** START RECORDS SHOWN **
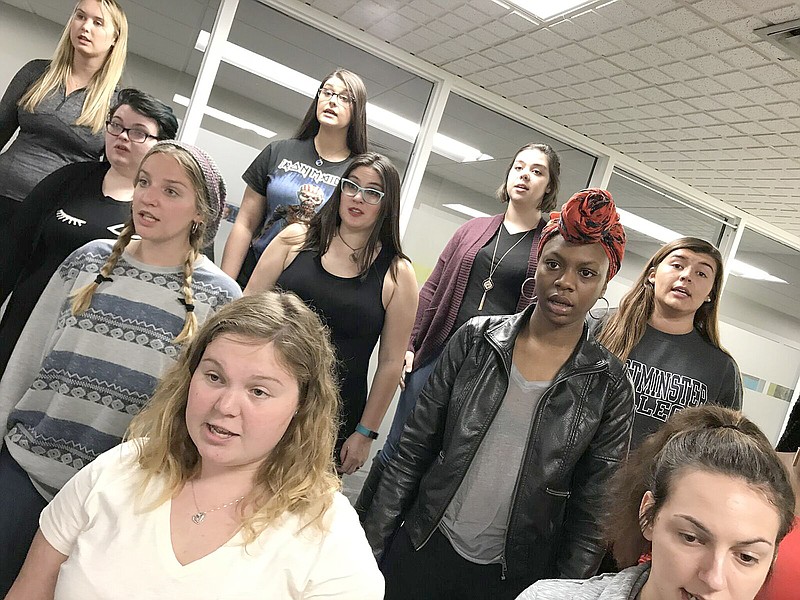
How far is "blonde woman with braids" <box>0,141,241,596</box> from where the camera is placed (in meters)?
1.50

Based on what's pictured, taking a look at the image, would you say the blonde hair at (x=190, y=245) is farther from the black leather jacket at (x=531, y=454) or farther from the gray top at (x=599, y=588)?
the gray top at (x=599, y=588)

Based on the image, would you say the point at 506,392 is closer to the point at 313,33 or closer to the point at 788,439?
the point at 788,439

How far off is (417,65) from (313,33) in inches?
28.0

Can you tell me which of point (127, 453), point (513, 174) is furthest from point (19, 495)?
point (513, 174)

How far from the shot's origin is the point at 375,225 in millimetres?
2221

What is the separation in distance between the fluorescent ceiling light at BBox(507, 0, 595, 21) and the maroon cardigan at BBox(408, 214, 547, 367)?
1.10 metres

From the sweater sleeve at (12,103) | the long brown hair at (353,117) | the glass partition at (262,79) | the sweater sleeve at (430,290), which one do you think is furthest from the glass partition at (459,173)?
the sweater sleeve at (12,103)

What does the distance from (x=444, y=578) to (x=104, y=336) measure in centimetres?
107

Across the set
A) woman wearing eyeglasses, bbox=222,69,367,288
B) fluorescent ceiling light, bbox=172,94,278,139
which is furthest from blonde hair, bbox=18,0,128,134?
fluorescent ceiling light, bbox=172,94,278,139

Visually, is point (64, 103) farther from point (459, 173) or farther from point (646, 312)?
point (459, 173)

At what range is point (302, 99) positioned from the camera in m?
4.00

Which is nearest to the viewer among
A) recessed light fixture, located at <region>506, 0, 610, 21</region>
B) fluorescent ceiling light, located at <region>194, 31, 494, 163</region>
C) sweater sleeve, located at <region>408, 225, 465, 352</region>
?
sweater sleeve, located at <region>408, 225, 465, 352</region>

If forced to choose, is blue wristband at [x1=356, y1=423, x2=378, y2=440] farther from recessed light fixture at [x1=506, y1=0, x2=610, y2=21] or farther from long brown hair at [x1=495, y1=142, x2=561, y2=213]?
recessed light fixture at [x1=506, y1=0, x2=610, y2=21]

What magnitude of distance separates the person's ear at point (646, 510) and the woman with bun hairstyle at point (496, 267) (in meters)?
1.49
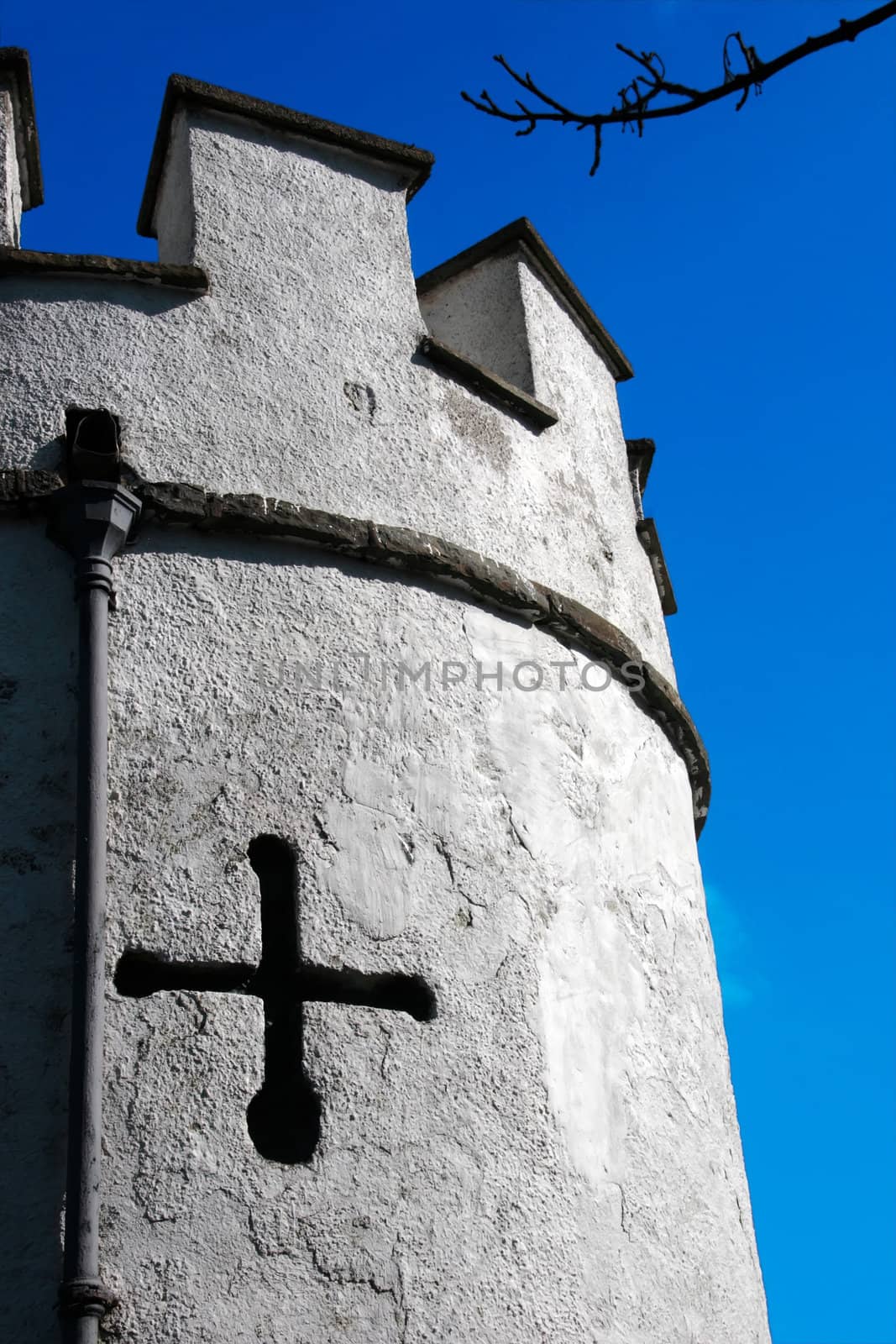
** END RECORDS SHOWN **
#### WORK TO COMPLETE
Render all of the data above as a numbered list with one item per line, leaving out the blank lines and the pictures.

#### RESULT OF THE TASK
1. How far is "blonde woman with braids" <box>0,141,241,596</box> from where the camera is placed (in meters)?
2. 1.50
3. Based on what's pictured, taking a look at the image, would you say the blonde hair at (x=190, y=245) is farther from the black leather jacket at (x=531, y=454) or farther from the gray top at (x=599, y=588)?
4. the gray top at (x=599, y=588)
5. Based on the image, would you say the point at 506,392 is closer to the point at 313,33 or closer to the point at 788,439?
6. the point at 788,439
7. How far off is (417,65) from (313,33) in inches?
8. 28.0
9. Can you tell me which of point (127, 453), point (513, 174) is furthest from point (19, 495)?
10. point (513, 174)
11. How far from the shot's origin is the point at 375,225 in millimetres?
12. 2221
13. What is the separation in distance between the fluorescent ceiling light at BBox(507, 0, 595, 21) and the maroon cardigan at BBox(408, 214, 547, 367)?
14. 1.10 metres
15. From the sweater sleeve at (12,103) | the long brown hair at (353,117) | the glass partition at (262,79) | the sweater sleeve at (430,290), which one do you think is furthest from the glass partition at (459,173)?
16. the sweater sleeve at (12,103)
17. What does the distance from (x=444, y=578) to (x=104, y=336) measure in centimetres?
18. 107
19. Across the set
20. A) woman wearing eyeglasses, bbox=222,69,367,288
21. B) fluorescent ceiling light, bbox=172,94,278,139
22. which is furthest from blonde hair, bbox=18,0,128,134?
23. fluorescent ceiling light, bbox=172,94,278,139
24. Visually, is point (64, 103) farther from point (459, 173) or farther from point (646, 312)?
25. point (459, 173)
26. At what range is point (302, 99) positioned from the camera in m?
27. 4.00
28. Which is nearest to the viewer among
29. A) recessed light fixture, located at <region>506, 0, 610, 21</region>
30. B) fluorescent ceiling light, located at <region>194, 31, 494, 163</region>
31. C) sweater sleeve, located at <region>408, 225, 465, 352</region>
32. ?
33. sweater sleeve, located at <region>408, 225, 465, 352</region>
34. If forced to choose, is blue wristband at [x1=356, y1=423, x2=378, y2=440] farther from recessed light fixture at [x1=506, y1=0, x2=610, y2=21] or farther from long brown hair at [x1=495, y1=142, x2=561, y2=213]?
35. recessed light fixture at [x1=506, y1=0, x2=610, y2=21]
36. What magnitude of distance separates the person's ear at point (646, 510) and the woman with bun hairstyle at point (496, 267) (in meters)?
37. 1.49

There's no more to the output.